"On jongle avec les fermetures" : dans cette station de ski, gérants et commerçants forcés de s'adapter au manque de neige

Le manque de neige a obligé la station du Col de Porte, témoin privilégié du réchauffement climatique en moyenne montagne, de diversifier ses activités. Commerçants et gérants ont appris, depuis ces dernières années, à gérer le manque de neige dans le massif de la Chartreuse.

Dotée d'un centre pionnier de recherches météo, la petite station du Col de Porte sur la commune de Sarcenas (Isère), à 1 300 mètres d'altitude, vit au quotidien ce qu'observent ses experts : une forte baisse de son enneigement, qui l'oblige à miser sur les activités hors ski pour survivre.

En cette matinée de début mars, quelques centimètres de poudreuse tombés pendant la nuit luisent sur les sapins et font la joie de skieurs et d'enfants venus dans ce petit massif préalpin, à quelques kilomètres de Grenoble.

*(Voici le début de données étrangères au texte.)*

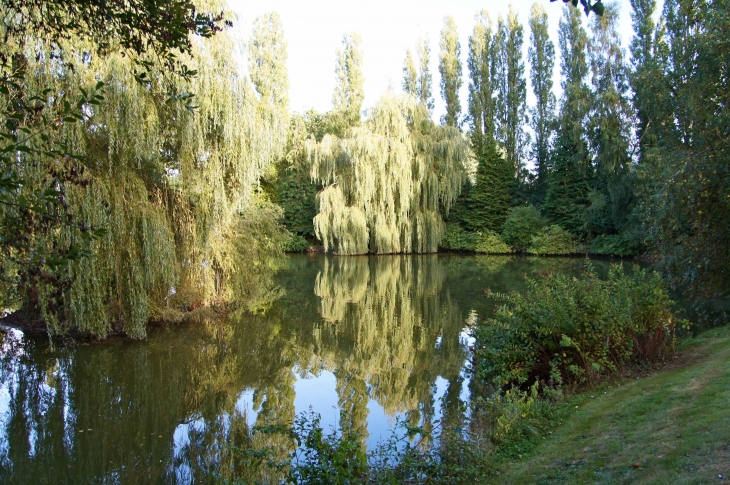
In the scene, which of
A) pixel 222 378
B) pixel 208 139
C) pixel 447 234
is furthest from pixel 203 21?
pixel 447 234

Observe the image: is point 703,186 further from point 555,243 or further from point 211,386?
point 555,243

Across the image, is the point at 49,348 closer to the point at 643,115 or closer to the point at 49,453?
the point at 49,453

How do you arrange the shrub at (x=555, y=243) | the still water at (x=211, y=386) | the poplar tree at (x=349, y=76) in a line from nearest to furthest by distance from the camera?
the still water at (x=211, y=386) < the shrub at (x=555, y=243) < the poplar tree at (x=349, y=76)

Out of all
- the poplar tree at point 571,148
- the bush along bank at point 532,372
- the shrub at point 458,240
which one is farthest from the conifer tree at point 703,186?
the shrub at point 458,240

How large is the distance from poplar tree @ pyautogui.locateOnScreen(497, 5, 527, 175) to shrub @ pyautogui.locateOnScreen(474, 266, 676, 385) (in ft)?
95.3

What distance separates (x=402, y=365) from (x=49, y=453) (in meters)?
5.10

Du moins pour quelques heures. En fin de journée, une bonne partie du fin manteau a déjà fondu ou se mêle à la terre. "S'il n'y a plus de neige ici, on ira en Himalaya ?", s'inquiète une gamine à couettes venue faire de la luge avec des camarades.

Selon l'observatoire européen Copernicus, l'Europe a connu cet hiver une chaleur exceptionnelle avec des températures 3,3°C au-dessus des normales. Pour le Col de Porte, comme la plupart des stations de moyenne montagne, il s'agit de la deuxième année consécutive compliquée.

Une saison "mitigée"

Son petit domaine de ski alpin, dédié aux débutants, est à l'arrêt depuis près de trois semaines, ce qui lui a fait manquer la lucrative période des vacances de la zone A. Le ski nordique, qui occupe une importante partie de son espace au pied du sommet de Chamechaude, ne tourne qu'à l'extrême ralenti. Les gérants se sont même trouvés réduits à proposer des séances de biathlon "baskets aux pieds".

"La saison est assez mitigée, il faut bien le dire, parce qu'on n'a pas eu énormément de neige donc on est obligé de jongler avec les ouvertures et fermetures de remontées et avec le personnel", indique Didier Bic, exploitant du domaine alpin, ainsi que d'un gîte et d'un restaurant sur place.

Pour s'en sortir, il dit tirer parti de la "flexibilité" des employés dont plusieurs sur la dizaine qu'il emploie sont à leur compte ou bénéficient de dispositifs mis en place durant le Covid. "Financièrement, on arrive juste à équilibrer, c'est tout ce qu'on peut faire aujourd'hui", souligne-t-il.

38 cm en moins

Ironie du sort, le Col de Porte avait justement été choisi dès 1960 pour abriter l'une des premières stations de recherche dédiées à l'étude de la neige et du climat. "Observatoire exceptionnel" pour Météo France, il constitue "une référence en moyenne montagne, unique en Europe" et un témoin du changement climatique en montagne avec de très longues séries de données.

Celles-ci montrent que si les quantités de précipitations ont peu varié, l'enneigement moyen a diminué de 38 cm dans la station entre les périodes 1960-1990 et 1990-2020, soit 30 à 40 % de l'épaisseur moyenne observée dans les années 60, relate Léo Viallon Galinier, chercheur au Centre d'études de la neige de Météo-France.

"Avec l'augmentation des températures (+1°C), on est proche de la limite pluie-neige au Col de Porte et donc on a régulièrement des épisodes où on est entre la pluie et la neige. C'est peu propice à la constitution d'un manteau neigeux épais", résume-t-il.

Le beurre et les épinards

Le Col de Porte a au moins la chance de se trouver à moins de 20 km du vaste bassin de population de l'agglomération grenobloise. Ce qui permet de forts pics de fréquentation lorsque les conditions s'y prêtent.

"Cela demande une organisation très différente parce que la clientèle fluctue", explique Sébastien Roux, gérant d'un petit restaurant au pied des pistes. "Petit à petit on va sortir du ski de toute façon, vu qu'on n'a pas le choix", estime-t-il.

Etienne Rollin a co-fondé en 2017 l'Ecole de Porte, une Sarl qui propose une foison d'activités 4 saisons, allant de la fondue dans la neige au bivouac en montagne. L'intérêt d'une telle structure est de "permettre aux professionnels de se fixer sur le terrain, de vivre de leur activité", explique-t-il, se confessant toutefois encore "un petit peu inquiet pour la transition" en cours.

"Le maître-mot, c'est l'adaptation. Les gens qui viennent en moyenne montagne sont flexibles", affirme-t-il. L'objectif est que "la neige soit le beurre dans les épinards mais qu'elle ne soit pas les épinards."